Protected area in South Australia

Newland Head Conservation Park is a protected area located in South Australia within the locality of Waitpinga on the southern coast of the Fleurieu Peninsula 91 km south of the centre of Adelaide, and 7 km southwest of Victor Harbor. Its name is taken from Newland Head that feature prominently at the eastern boundary of the park. The conservation park is classified as an IUCN Category III protected area.

The park features two long beaches, Waitpinga and Parsons, which are used by surfers and fishers, but are not suitable for swimming due to strong rips and hidden gutters. The park also features several walking trails, including part of the Heysen Trail.

==Camping==
The Waitpinga campground is the only campground available in the park. It is situated 750 metres inland from Waitpinga Beach, sheltered from the sea breeze by large sand dunes (the Aboriginal meaning of Waitpinga is "Windy Place"). The campground features reasonably private individual sites surrounded by native vegetation including pink gums and wattle. Facilities include limited tank water, toilets, picnic areas and a communal barbecue area (including gas barbecues). Wood fires are not permitted at any time; gas or fuel stoves may be used. Camping fees apply.
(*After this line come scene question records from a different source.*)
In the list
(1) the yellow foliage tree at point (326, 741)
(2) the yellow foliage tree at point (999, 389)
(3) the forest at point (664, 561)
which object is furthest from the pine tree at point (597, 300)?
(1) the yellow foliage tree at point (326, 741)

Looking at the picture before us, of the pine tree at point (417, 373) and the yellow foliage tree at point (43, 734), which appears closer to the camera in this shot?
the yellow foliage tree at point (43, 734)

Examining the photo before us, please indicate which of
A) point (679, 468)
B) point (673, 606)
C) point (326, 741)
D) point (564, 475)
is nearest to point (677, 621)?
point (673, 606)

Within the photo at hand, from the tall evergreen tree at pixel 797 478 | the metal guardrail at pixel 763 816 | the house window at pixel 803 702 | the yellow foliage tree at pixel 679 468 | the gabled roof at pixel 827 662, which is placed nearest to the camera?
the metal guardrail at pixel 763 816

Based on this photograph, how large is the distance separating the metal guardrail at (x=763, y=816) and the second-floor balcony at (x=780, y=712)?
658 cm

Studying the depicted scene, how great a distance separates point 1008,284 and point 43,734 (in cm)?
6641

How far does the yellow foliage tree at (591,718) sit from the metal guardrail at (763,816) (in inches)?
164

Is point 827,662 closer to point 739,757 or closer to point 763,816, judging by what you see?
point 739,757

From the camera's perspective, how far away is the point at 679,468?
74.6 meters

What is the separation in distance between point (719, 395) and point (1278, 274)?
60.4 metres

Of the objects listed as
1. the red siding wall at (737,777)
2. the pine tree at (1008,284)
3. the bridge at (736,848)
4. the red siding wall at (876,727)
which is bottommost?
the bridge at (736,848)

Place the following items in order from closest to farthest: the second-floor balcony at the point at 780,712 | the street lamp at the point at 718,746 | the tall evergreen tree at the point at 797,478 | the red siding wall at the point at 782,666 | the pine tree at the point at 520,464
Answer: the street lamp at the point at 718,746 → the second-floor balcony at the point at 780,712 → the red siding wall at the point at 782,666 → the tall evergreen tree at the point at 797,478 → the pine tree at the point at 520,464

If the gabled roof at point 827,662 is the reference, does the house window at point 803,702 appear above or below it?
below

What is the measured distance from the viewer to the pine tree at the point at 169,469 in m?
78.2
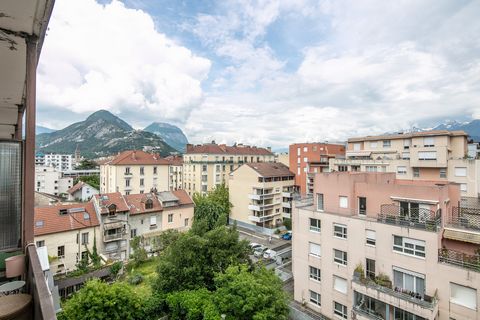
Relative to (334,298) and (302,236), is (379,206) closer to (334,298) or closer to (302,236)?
(302,236)

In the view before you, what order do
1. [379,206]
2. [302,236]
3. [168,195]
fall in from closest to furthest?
[379,206] → [302,236] → [168,195]

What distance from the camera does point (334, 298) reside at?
15219 millimetres

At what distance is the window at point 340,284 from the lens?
14.9m

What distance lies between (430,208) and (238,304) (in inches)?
434

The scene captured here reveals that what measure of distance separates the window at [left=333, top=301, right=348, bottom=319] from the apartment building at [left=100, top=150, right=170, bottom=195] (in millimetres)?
30927

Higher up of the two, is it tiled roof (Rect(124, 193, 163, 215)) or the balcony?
tiled roof (Rect(124, 193, 163, 215))

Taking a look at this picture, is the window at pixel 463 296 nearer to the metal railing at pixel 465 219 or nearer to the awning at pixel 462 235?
the awning at pixel 462 235

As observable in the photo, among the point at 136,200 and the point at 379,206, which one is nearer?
the point at 379,206

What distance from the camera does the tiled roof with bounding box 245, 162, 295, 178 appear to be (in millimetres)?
36531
A walking trail that traverses the sand dunes, and affords views of the Southern Ocean coastline, connects the campground and the beach. Other walking trails begin at the eastern end of the campground.

==Walking trails==
Several walking trails start from the eastern end of the Waitpinga campground. The following information is based on the Parks SA information sign displayed at the trail head:
- Ridgeway Hill Loop Hike. Flat trail crossing open mallee then through dense flowering understorey. A variety of birds can be seen in spring. Distance: 6.25 km return.
- Coastal Cliffs Loop Hike. Flat trail to the cliffs of Newland Head. Affords views of the Newland Head cliffs, the Southern Ocean and Kangaroo Island. Distance: 7.5 km return.
- Campground to Beach Hike. Distance: 750m.
- Heysen Trail. Distance: 12.25 km (within the park).

A lookout is located atop a large water tank 500 metres along the walking trail, east of the campground.